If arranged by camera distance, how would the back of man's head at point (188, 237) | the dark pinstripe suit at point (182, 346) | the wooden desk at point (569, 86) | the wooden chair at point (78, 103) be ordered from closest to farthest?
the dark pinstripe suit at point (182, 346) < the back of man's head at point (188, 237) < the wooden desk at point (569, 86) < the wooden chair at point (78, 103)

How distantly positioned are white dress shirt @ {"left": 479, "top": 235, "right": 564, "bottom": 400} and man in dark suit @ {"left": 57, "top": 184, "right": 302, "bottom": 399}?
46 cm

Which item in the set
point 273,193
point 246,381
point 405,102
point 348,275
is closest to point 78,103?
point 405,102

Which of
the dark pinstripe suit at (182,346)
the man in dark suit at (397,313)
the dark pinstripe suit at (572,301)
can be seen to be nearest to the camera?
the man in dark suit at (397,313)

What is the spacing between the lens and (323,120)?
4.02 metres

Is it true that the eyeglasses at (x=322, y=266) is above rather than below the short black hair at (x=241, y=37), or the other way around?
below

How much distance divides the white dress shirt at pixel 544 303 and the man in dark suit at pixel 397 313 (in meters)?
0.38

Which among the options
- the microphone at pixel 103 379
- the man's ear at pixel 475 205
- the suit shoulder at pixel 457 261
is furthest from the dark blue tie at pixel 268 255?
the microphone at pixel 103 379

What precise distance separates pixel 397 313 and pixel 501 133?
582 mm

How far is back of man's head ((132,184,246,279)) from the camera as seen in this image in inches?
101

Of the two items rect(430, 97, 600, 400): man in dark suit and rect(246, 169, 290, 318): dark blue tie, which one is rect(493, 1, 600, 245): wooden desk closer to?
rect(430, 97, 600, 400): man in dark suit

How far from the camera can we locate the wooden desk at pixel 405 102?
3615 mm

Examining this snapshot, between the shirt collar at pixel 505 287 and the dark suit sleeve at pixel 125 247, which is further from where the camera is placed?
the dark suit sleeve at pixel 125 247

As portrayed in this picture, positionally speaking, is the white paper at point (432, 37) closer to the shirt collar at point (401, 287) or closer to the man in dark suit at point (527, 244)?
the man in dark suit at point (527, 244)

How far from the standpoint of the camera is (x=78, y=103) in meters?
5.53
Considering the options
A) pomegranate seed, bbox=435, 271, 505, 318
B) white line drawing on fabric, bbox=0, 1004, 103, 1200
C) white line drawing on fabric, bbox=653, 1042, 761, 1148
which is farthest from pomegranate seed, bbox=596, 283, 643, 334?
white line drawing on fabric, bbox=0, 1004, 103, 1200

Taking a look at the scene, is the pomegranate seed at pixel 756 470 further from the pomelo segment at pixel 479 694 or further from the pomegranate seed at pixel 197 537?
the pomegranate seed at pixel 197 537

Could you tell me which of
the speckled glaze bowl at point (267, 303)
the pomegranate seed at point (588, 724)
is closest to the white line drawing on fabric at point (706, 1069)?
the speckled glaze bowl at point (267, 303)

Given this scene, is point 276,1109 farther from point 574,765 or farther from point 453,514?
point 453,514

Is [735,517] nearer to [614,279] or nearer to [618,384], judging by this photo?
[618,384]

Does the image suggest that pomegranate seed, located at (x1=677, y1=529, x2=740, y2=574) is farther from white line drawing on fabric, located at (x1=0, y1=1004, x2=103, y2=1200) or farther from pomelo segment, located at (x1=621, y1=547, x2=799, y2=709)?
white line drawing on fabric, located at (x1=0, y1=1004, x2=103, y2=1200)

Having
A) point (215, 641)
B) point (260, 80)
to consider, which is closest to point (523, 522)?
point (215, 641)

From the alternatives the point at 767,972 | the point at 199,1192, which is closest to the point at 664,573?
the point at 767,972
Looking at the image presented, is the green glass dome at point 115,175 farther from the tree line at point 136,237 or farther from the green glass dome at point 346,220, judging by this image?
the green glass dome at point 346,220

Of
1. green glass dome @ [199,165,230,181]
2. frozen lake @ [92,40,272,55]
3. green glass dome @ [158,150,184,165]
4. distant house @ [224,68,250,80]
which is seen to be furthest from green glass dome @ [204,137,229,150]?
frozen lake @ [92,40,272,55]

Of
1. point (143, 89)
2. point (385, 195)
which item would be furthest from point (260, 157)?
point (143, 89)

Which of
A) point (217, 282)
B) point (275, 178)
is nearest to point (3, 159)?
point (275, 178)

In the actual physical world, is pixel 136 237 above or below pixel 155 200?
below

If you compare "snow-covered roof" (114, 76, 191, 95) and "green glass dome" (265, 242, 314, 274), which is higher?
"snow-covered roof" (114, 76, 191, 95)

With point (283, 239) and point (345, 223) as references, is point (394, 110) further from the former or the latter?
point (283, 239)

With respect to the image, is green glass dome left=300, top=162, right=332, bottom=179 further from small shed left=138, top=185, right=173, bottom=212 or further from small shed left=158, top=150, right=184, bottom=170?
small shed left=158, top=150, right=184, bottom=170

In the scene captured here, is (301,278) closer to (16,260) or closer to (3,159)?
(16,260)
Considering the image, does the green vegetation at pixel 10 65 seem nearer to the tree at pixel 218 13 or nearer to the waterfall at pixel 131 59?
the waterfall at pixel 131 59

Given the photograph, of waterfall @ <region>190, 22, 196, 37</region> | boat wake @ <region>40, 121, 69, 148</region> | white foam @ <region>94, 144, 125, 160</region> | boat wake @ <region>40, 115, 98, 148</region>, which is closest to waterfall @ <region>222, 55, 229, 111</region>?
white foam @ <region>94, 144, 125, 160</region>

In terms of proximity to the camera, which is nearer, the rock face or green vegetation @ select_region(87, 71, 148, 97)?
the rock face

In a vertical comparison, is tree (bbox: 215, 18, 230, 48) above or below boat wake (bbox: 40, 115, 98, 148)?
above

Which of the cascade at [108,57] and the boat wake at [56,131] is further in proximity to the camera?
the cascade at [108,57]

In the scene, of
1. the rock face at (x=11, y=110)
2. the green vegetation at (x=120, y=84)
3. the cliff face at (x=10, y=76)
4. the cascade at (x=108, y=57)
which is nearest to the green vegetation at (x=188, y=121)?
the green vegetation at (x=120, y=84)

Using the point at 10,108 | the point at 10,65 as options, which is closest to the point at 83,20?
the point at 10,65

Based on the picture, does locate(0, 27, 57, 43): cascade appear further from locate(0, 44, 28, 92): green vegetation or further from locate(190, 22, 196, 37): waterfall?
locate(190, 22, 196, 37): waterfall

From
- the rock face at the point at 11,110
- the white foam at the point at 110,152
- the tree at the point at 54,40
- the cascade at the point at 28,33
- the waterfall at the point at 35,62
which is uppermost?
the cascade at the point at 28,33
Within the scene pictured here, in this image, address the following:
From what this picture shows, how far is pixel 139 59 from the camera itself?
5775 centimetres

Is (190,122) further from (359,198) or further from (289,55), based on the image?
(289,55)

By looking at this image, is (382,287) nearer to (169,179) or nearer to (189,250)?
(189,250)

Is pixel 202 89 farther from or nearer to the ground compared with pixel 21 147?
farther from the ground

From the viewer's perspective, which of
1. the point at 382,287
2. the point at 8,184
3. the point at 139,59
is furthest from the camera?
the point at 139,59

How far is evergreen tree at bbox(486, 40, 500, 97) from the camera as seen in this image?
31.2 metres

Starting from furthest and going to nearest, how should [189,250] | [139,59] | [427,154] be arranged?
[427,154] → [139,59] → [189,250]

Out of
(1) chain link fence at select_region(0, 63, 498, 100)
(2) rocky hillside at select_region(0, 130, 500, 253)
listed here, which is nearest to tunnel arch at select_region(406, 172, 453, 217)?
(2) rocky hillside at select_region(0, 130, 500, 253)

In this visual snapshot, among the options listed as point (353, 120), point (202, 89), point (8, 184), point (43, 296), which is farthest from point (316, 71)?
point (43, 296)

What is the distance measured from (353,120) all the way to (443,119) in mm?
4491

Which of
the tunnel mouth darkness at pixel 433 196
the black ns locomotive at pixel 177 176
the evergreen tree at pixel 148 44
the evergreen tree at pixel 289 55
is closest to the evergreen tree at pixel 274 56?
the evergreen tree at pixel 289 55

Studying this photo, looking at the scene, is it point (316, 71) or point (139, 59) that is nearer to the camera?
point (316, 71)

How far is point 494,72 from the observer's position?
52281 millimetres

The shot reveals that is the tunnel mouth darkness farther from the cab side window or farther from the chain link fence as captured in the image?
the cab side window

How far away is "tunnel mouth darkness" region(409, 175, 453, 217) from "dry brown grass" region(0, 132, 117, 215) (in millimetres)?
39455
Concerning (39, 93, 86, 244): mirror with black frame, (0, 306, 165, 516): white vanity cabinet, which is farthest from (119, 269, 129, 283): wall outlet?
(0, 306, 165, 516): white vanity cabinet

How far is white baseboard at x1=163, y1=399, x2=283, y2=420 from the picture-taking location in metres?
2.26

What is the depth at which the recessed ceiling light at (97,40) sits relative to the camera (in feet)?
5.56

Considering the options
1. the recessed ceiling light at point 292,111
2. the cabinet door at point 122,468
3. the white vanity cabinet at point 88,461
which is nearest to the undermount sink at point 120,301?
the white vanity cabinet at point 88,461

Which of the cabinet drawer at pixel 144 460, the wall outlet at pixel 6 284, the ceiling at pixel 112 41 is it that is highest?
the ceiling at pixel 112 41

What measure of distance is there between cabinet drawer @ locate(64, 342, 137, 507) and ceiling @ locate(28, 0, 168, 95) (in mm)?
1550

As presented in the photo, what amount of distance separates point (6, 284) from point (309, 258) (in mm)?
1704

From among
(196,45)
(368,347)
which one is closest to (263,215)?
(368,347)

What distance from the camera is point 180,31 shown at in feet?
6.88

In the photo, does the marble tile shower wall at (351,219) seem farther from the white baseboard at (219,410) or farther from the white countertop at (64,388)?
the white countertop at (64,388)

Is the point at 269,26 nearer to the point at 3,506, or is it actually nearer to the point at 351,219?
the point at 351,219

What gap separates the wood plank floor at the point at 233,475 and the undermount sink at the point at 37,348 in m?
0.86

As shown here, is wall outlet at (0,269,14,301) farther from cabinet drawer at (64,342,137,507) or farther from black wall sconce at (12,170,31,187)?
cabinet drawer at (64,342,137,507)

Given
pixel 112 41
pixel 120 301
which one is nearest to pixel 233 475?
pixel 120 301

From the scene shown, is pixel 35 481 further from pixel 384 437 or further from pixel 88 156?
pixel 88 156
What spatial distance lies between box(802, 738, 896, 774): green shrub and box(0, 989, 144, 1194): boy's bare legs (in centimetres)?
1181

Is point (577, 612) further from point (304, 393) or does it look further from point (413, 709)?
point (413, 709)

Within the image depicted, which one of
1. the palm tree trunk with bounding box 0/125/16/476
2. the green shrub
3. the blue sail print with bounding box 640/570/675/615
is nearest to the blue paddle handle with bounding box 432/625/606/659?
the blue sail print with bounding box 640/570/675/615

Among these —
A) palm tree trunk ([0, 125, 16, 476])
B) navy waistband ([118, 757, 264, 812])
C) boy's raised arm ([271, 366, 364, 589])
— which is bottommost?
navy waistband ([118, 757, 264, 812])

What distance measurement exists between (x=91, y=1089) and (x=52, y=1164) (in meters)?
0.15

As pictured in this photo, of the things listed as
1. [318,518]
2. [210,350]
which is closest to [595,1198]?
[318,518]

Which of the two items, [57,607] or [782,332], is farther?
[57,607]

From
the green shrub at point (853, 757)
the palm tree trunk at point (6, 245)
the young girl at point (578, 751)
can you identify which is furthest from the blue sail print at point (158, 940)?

> [WHAT IS NEEDED] Print the line containing "Within the image depicted, which one of" and every line after it to the end of the records above, exactly as written, and nothing else.

> [COMPLETE OUTPUT]
Within the image depicted, which one of
1. the palm tree trunk with bounding box 0/125/16/476
2. the green shrub
3. the blue sail print with bounding box 640/570/675/615
is nearest to the blue paddle handle with bounding box 432/625/606/659?
the blue sail print with bounding box 640/570/675/615

Among these —
A) palm tree trunk ([0, 125, 16, 476])
B) navy waistband ([118, 757, 264, 812])
C) boy's raised arm ([271, 366, 364, 589])
— which is bottommost?
navy waistband ([118, 757, 264, 812])

What distance measurement exists between (x=91, y=1089) and (x=52, y=1164) (in meters)?
0.15

As pictured in this photo, of the things listed as
1. [318,518]
2. [210,350]
which is closest to [595,1198]?
[318,518]

Which of the two items, [57,607] or [782,332], is farther?
[57,607]

From
the green shrub at point (853, 757)
the palm tree trunk at point (6, 245)
the young girl at point (578, 751)
can you identify which is furthest from the blue sail print at point (158, 940)?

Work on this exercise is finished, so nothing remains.